Locate each line below that includes the word "picture", and copy those lines out.

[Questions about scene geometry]

________

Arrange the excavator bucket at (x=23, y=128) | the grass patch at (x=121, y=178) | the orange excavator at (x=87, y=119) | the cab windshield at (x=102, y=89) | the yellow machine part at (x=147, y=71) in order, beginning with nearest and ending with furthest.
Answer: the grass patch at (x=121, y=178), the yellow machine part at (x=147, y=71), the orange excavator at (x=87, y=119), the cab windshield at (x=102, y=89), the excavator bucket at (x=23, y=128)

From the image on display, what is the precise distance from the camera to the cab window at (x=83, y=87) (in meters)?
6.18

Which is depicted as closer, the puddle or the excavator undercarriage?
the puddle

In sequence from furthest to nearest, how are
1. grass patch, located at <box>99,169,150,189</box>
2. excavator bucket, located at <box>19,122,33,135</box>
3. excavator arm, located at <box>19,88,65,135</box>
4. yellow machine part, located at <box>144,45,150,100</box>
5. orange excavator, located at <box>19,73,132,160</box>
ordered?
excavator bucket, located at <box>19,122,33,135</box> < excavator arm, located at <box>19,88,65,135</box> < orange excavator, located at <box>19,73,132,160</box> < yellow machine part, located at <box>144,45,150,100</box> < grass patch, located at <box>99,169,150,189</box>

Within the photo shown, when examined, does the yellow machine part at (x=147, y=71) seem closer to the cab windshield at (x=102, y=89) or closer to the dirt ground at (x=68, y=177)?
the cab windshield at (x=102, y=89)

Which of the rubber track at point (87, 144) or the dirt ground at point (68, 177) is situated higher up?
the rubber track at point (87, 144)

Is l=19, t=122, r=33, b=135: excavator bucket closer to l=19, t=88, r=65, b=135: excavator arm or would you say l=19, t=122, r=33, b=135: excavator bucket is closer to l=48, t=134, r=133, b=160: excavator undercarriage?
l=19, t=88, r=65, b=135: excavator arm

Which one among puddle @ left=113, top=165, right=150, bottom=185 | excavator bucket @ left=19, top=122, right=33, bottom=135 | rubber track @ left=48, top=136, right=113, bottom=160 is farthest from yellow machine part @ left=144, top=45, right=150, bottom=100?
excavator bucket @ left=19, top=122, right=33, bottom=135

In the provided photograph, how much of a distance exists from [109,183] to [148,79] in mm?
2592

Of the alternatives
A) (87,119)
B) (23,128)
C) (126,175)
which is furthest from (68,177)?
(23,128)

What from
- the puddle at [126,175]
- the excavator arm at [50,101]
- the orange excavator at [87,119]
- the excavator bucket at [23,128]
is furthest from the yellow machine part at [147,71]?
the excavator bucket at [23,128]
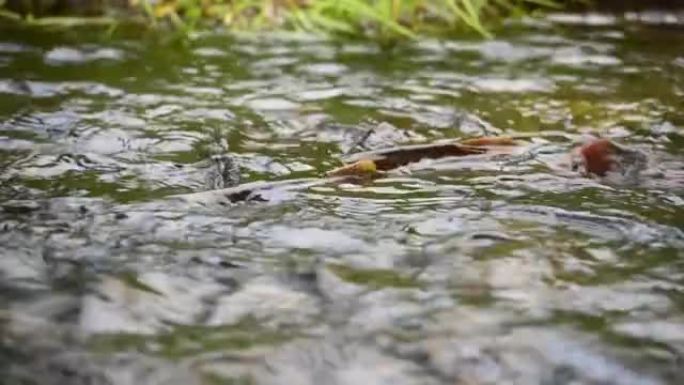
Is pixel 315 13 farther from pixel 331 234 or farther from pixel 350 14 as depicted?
pixel 331 234

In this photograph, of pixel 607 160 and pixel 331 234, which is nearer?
pixel 331 234

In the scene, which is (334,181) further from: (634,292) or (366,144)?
(634,292)

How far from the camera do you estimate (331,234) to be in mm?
1111

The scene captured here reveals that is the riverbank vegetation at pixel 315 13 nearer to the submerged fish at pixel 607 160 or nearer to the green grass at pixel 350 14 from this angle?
the green grass at pixel 350 14

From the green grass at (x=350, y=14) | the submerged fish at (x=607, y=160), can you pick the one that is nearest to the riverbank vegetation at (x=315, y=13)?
the green grass at (x=350, y=14)

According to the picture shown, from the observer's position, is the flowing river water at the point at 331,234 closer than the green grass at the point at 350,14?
Yes

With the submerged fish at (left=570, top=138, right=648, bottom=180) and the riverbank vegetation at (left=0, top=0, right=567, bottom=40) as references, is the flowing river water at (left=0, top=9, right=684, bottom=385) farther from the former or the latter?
the riverbank vegetation at (left=0, top=0, right=567, bottom=40)

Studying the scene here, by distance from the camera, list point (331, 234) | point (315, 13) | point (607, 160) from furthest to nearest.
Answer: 1. point (315, 13)
2. point (607, 160)
3. point (331, 234)

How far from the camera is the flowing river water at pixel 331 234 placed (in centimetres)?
85

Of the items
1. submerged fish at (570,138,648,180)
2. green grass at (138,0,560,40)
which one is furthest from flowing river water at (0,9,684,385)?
green grass at (138,0,560,40)

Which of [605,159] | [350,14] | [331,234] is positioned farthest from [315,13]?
[331,234]

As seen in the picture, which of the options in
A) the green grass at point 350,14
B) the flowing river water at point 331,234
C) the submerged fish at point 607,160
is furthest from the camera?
the green grass at point 350,14

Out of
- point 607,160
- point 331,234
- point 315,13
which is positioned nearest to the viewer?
point 331,234

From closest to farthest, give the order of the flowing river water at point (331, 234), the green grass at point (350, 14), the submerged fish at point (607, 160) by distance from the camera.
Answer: the flowing river water at point (331, 234) < the submerged fish at point (607, 160) < the green grass at point (350, 14)
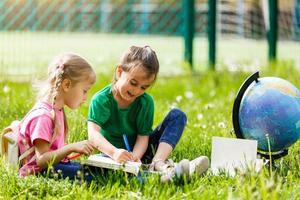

________

— Full answer —
According to the picture shown, from the observer's position, is the flowing river water at the point at 331,234 closer than the green grass at the point at 350,14?
As seen in the picture, which of the options in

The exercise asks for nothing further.